A alteração também modifica a estratégia do contencioso.

Antes, diante de um precedente favorável, o advogado precisava frequentemente concentrar seus esforços na demonstração de que a tese do cliente estava juridicamente alinhada à jurisprudência dominante.

Agora, além disso, será necessário acompanhar a etapa posterior: a conformação administrativa ao precedente.

Isso significa monitorar os pareceres previstos no § 1º, verificar quais temas foram formalmente reconhecidos pela Fazenda, examinar os efeitos administrativos atribuídos à decisão e, quando necessário, exigir sua aplicação no caso concreto.
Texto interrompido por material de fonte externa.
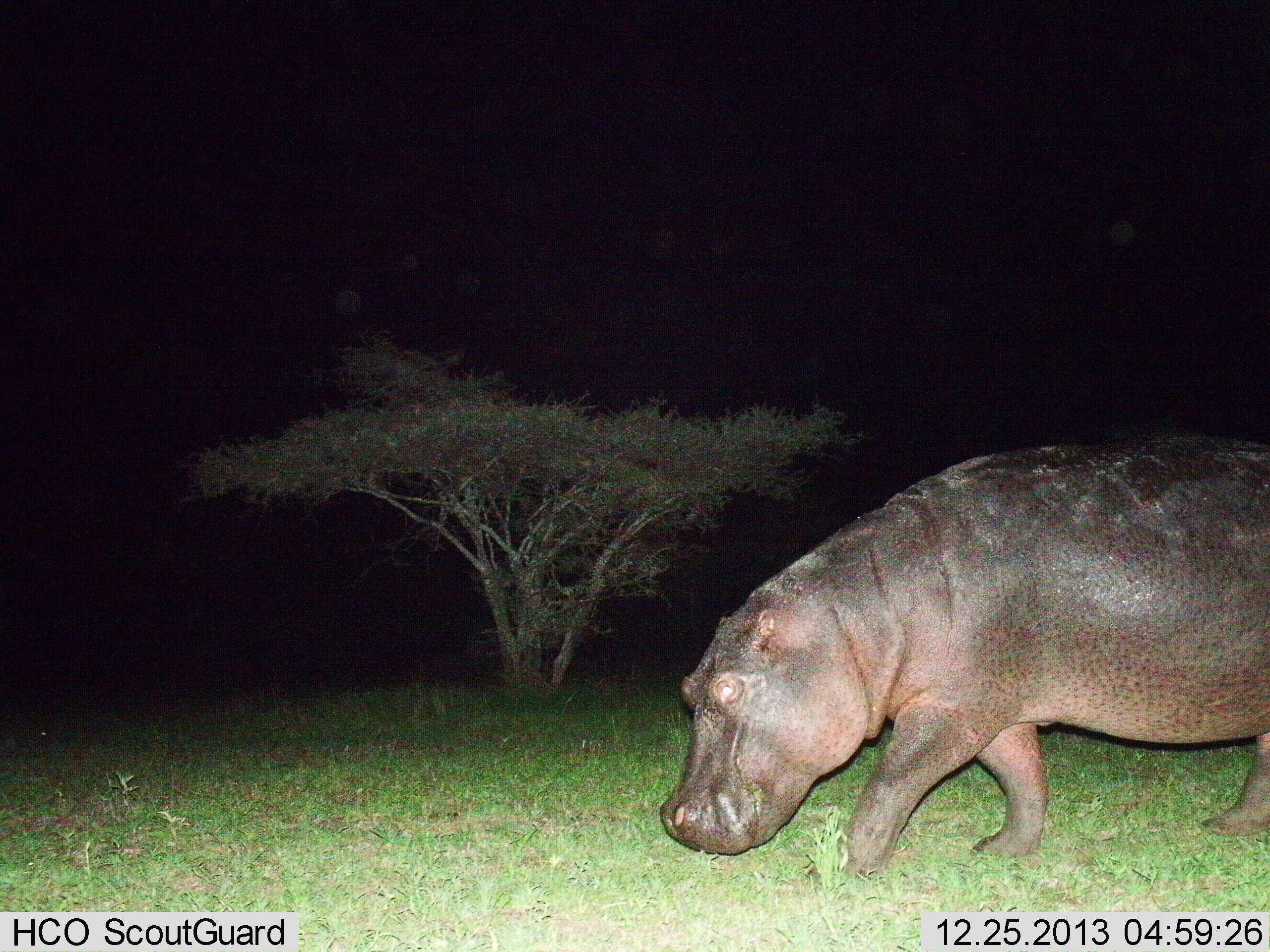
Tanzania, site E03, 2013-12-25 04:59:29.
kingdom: Animalia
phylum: Chordata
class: Mammalia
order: Artiodactyla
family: Hippopotamidae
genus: Hippopotamus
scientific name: Hippopotamus amphibius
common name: hippopotamus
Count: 1.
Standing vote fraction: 0%.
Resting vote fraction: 0%.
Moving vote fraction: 100%.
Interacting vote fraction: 0%.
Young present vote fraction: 0%.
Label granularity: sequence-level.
A atuação do advogado deixa de terminar na obtenção do precedente favorável.

Em determinadas situações, começa justamente depois dele.

O novo cenário exigirá uma advocacia tributária capaz de transitar simultaneamente entre jurisprudência, processo judicial, processo administrativo, dívida ativa e governança jurídica da Administração Tributária.

Há uma dimensão constitucional particularmente importante.

Segurança jurídica não significa apenas conferir previsibilidade à arrecadação estatal.

Significa também garantir ao contribuinte que situações jurídicas submetidas ao Poder Judiciário não serão indefinidamente reabertas pela Administração.

A igualdade tributária igualmente exige tratamento uniforme entre contribuintes que se encontram em situações equivalentes.

Não é razoável que dois contribuintes submetidos à mesma hipótese normativa recebam tratamento completamente distinto porque um deles conseguiu chegar primeiro ao tribunal superior e o outro permaneceu discutindo administrativamente a mesma matéria durante anos.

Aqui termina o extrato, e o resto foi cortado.